WHAT THE EXERCISE ASKS
Beneath this task are records; state how many of their lines hold the word "compared", and nothing else.

Collected data entries
-- Opening Marker --

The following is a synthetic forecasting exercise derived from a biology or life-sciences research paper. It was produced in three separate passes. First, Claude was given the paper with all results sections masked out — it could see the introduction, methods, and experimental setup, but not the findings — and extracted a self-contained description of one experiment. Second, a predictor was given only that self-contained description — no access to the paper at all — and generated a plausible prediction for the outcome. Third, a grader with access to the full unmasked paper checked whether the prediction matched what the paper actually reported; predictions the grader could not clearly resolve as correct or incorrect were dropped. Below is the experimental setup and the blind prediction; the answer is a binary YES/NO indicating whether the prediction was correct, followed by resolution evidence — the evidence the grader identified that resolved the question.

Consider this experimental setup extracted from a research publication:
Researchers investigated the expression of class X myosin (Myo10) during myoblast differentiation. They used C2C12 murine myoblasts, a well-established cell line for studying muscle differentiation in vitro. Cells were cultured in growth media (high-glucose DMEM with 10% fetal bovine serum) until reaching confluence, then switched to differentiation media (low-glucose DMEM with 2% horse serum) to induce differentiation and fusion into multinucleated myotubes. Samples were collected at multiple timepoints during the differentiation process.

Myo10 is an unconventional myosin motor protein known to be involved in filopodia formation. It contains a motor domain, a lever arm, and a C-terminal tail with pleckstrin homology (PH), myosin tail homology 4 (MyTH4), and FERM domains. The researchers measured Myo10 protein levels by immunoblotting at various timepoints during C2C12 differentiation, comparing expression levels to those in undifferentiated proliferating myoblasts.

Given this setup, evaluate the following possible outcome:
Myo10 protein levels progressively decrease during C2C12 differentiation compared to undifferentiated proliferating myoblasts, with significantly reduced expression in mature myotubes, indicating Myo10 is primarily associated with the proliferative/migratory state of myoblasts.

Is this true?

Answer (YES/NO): NO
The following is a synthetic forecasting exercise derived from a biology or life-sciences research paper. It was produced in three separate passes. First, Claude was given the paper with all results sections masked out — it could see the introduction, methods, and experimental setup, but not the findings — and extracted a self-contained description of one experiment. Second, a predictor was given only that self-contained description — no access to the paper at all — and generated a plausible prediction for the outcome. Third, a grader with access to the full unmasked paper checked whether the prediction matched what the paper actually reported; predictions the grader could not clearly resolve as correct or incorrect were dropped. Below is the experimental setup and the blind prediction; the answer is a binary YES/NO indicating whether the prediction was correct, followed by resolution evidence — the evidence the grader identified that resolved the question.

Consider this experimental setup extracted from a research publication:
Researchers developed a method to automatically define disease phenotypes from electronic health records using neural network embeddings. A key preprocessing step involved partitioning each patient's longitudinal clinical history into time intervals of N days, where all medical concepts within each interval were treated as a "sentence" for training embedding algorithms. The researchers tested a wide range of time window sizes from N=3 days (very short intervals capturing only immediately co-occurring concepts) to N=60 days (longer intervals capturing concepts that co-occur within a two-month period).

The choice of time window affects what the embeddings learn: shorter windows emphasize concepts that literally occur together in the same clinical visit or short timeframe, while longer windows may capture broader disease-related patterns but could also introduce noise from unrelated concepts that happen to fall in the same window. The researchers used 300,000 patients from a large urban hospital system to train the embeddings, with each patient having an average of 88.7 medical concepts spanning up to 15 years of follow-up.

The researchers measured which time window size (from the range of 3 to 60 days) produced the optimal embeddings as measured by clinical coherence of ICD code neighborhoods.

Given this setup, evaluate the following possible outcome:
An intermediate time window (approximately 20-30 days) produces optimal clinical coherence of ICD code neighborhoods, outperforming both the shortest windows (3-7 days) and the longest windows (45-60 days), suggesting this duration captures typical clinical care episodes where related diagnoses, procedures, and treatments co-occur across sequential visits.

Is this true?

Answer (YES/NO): NO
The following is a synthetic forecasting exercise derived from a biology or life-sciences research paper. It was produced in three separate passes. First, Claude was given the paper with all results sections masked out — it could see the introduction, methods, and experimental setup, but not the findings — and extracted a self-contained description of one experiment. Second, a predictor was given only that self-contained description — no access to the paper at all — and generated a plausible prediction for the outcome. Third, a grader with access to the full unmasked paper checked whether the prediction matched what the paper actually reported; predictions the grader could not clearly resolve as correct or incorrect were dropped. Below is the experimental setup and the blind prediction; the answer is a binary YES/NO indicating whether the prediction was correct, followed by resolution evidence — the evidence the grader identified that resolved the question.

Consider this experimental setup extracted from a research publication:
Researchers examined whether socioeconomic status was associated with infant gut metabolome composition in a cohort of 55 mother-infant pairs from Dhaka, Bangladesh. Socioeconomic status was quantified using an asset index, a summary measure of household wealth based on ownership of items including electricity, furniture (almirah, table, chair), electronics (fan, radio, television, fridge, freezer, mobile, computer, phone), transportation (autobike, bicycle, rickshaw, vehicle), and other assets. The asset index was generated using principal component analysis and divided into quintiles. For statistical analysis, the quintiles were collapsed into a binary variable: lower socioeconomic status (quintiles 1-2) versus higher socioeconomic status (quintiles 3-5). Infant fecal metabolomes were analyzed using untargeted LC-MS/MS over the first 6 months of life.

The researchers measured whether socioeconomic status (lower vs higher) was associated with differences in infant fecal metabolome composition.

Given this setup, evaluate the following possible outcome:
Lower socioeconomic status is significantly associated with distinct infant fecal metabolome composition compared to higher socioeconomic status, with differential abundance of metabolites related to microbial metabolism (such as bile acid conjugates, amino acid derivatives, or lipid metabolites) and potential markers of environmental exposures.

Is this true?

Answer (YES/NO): YES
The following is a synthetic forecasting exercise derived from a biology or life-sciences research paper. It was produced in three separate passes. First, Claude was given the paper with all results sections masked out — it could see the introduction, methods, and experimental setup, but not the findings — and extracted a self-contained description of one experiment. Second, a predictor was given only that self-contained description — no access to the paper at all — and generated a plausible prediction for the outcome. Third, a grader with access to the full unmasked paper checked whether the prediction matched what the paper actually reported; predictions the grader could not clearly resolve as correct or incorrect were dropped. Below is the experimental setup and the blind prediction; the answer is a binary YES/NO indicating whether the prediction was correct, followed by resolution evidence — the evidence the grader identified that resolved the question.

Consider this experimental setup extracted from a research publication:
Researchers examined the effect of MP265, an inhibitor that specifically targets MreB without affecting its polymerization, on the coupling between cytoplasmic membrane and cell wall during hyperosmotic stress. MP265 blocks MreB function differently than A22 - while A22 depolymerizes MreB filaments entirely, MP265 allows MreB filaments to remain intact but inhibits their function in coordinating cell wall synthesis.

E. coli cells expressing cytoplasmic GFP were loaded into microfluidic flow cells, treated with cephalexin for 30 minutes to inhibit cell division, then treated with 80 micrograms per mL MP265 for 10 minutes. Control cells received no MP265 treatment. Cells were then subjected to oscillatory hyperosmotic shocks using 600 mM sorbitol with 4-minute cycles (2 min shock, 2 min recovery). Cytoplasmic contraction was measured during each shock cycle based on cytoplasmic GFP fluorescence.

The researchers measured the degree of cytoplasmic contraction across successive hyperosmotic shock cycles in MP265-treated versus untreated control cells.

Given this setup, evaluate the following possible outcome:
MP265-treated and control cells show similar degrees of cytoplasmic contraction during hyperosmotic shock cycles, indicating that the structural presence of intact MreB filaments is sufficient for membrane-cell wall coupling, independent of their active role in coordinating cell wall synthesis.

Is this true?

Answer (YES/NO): NO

-- Closing Marker --

FINISHED EXERCISE
2